They Yet Have Nothing Won

Last year our congregation sent out and asked all the congregations in the Wyoming District of the LC-MS for any old copies of The Lutheran Hymnal (TLH) they had lying around unused. I was killing too many trees by inserting hymns that were better in TLH than in Lutheran Service Book (LSB).

Our brothers and sisters graciously obliged, and we’ve been richly blessed by having this resource in our pews. I joke that we’re going to add The Evangelical Lutheran Hymnary next. We’ll have a real library in our pews!

One of the hymns that was hard to sing from LSB is the hymn of the day for the First Sunday in Lent, A Mighty Fortress. This is a great and wonderful hymn that is underappreciated for all its popularity. I won’t get into the beauty of the entire hymn, but would like to focus on the one line that was changed from TLH to LSB.

Stanza 4, TLH

And take they our life,
Goods fame, child, and wife,
Let these all be gone
They yet have nothing won;
The kingdom ours remaineth.

Stanza 4, LSB

And take they our life,
Goods fame, child, and wife,
Though these all be gone
The victory has been won;
The kingdom ours remaineth.

The difference is in the second to last line, where Lutheran (Book of) Worship changed “They yet have nothing won” to “The victory has been won.” LSB followed suit. Why was this change made?

I haven’t researched it properly, but have heard a few people who defended the change. Their argument was that if you lose your child and wife, you have lost something. One person said that Luther was being sexist, since it doesn’t take into account the value of women. Another argued that this is insensitive to those who have lost their children or wives.

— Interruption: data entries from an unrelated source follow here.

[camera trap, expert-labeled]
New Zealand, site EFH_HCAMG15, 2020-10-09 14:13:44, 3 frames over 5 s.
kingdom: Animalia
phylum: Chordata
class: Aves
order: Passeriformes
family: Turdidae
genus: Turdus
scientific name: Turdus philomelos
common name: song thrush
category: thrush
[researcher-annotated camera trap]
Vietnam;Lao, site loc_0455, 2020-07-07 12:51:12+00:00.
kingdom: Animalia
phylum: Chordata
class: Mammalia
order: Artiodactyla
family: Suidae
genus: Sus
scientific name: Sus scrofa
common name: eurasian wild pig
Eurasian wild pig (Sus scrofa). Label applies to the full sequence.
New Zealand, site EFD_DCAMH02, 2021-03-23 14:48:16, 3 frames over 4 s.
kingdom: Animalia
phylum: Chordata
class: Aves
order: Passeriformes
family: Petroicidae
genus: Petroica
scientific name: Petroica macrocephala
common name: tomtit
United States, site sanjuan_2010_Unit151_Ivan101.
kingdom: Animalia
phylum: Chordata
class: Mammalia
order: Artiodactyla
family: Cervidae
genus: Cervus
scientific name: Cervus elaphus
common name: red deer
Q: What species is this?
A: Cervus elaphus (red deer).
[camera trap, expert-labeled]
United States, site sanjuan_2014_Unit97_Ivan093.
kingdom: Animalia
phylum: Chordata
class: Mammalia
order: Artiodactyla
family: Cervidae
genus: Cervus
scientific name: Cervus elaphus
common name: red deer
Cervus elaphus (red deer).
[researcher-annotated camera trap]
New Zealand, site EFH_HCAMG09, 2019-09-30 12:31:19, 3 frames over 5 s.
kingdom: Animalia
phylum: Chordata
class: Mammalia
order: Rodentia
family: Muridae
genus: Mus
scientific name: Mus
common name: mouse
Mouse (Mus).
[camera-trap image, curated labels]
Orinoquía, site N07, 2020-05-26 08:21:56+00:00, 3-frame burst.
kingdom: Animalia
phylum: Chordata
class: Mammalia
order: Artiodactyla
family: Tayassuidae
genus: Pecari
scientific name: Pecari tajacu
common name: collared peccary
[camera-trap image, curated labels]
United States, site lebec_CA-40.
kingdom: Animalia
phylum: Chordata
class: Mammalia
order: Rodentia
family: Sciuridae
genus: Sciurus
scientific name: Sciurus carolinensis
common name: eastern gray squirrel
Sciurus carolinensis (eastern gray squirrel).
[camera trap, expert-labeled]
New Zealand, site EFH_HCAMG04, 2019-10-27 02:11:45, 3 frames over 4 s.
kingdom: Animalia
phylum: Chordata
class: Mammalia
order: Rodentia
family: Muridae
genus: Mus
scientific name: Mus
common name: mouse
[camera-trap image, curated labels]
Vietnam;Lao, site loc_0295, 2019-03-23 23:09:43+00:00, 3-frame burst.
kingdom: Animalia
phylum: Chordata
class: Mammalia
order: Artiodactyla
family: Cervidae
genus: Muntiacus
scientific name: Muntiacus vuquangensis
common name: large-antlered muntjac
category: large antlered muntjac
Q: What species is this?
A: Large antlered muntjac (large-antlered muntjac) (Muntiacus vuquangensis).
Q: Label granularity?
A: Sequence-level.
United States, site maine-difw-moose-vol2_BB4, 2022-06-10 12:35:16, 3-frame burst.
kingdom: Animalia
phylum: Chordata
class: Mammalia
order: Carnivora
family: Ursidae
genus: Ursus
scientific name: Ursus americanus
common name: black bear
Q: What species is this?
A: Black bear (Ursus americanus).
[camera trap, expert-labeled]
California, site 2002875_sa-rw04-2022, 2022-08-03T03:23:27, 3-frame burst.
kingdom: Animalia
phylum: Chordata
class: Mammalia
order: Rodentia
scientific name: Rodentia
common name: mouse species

The TLH is closer to the German (Sie haben’s kein Gewinn – they’ve won nothing). Why was this change made? I can’t say for sure, but I can say for sure that they missed the point Luther was making. In the historic epistle for Invocavit, the first Sunday in Lent, we have this description of St. Paul and his fellow pastors, which applies to all Christians, “As having nothing and possessing all things.” The same conviction is given us by the Holy Spirit in 1 Cor. 3:21-23, “Therefore let no one boast in men. For all things are yours: whether Paul or Apollos or Cephas, or the world or life or death, or things present or things to come—all are yours. And you are Christ’s, and Christ is God’s.”

In other words, in Christ we have everything. When Job lost his seven sons and three daughters, God later gave him double of all that he had, but did not give him fourteen sons and six daughters. He gave him seven sons and three daughters. This is because Job still had his children. He believed in the resurrection of the body, as he himself confessed in Job 19:23-27.

When the devil and the world take goods, fame, child, and wife, they have taken nothing away from us, because all that we have is in Christ, and all of our treasure is in him. Our treasure is not on earth, but in heaven, where Christ is ruling at God’s right hand, preparing a place for us where any good we have lost here on earth will be restored to us in far greater glory than the heart of man can imagine here on earth, especially our believing children and wife, who will be changed to be like Christ himself.

I encourage you in the future to sing the hymn the way Luther wrote it. There is great comfort in it for those who suffer the loss of God’s blessings here on earth. And I encourage you respectfully to ask our synod in the future to sing it the old way, and so given us more confidence as we “teach and admonish one another with Psalms, hymns, and spiritual songs.” Colossians 3:16.